Medicaid can be very helpful, if not necessary, to help keep an elderly or disabled person in a nursing home or in assisted living, but accessing Medicaid benefits for both are very difficult. There is a long list of income and asset requirements, the application process and many other confusing and difficult parts.
Nursing home Medicaid, at this time, is an entitlement. If you are in the nursing home, have your income and assets below the required levels, apply, and the nursing home has a Medicaid bed available, then the applicant will get onto Medicaid. If you have assets, an elder law attorney can legally protect assets from the nursing home. This is part of our social safety net.
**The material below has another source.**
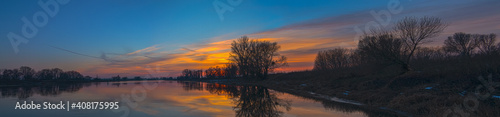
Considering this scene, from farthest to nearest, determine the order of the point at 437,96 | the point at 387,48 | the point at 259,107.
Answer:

Assisted living Medicaid benefits are much more difficult to come by. Medicaid's assistance to help pay for your assisted living is not guaranteed, even if you are in the assisted living facility and run out of money. There is a waitlist to be accepted on benefits and the waitlist is long. I went to a seminar last week and another attorney mentioned the waitlist for people in Florida to access assisted living Medicaid to be at 12,000 people. While only the state of Florida knows for sure, I believe this is a good figure. An example of nursing home Medicaid and assisted living Medicaid is as follows:
- Dad is very sick and needs nursing home care in Florida. Dad's assets are below the asset cap and income below the income cap. He has not given away assets within the 5 year look back period. When Dad (or is his family) apply for Medicaid, he will be accepted on Medicaid and it will pay for his stay in the nursing home.
- Same facts here but Dad is in the assisted living facility and he has run out of money. Even if Dad applies for Medicaid, there is no guarantee that Medicaid will help pay for his assisted living care due to the Medicaid waitlist!
The Florida assisted living waitlist is not first come, first serve - the waitlist is a triage system based on helping the sickest and neediest first. Generally, this means helping people stay at home longer, so the state generally moves people off the waitlist if they are at home rather than being in assisted living.
Very, very importantly is is your elder is in the nursing home for 60 days and applies for Medicaid, the long wait list can be bypassed! I have written more about Medicaid and assisted living on this other portion of our website, but wanted to post the rumor of a 12,000 person waitlist.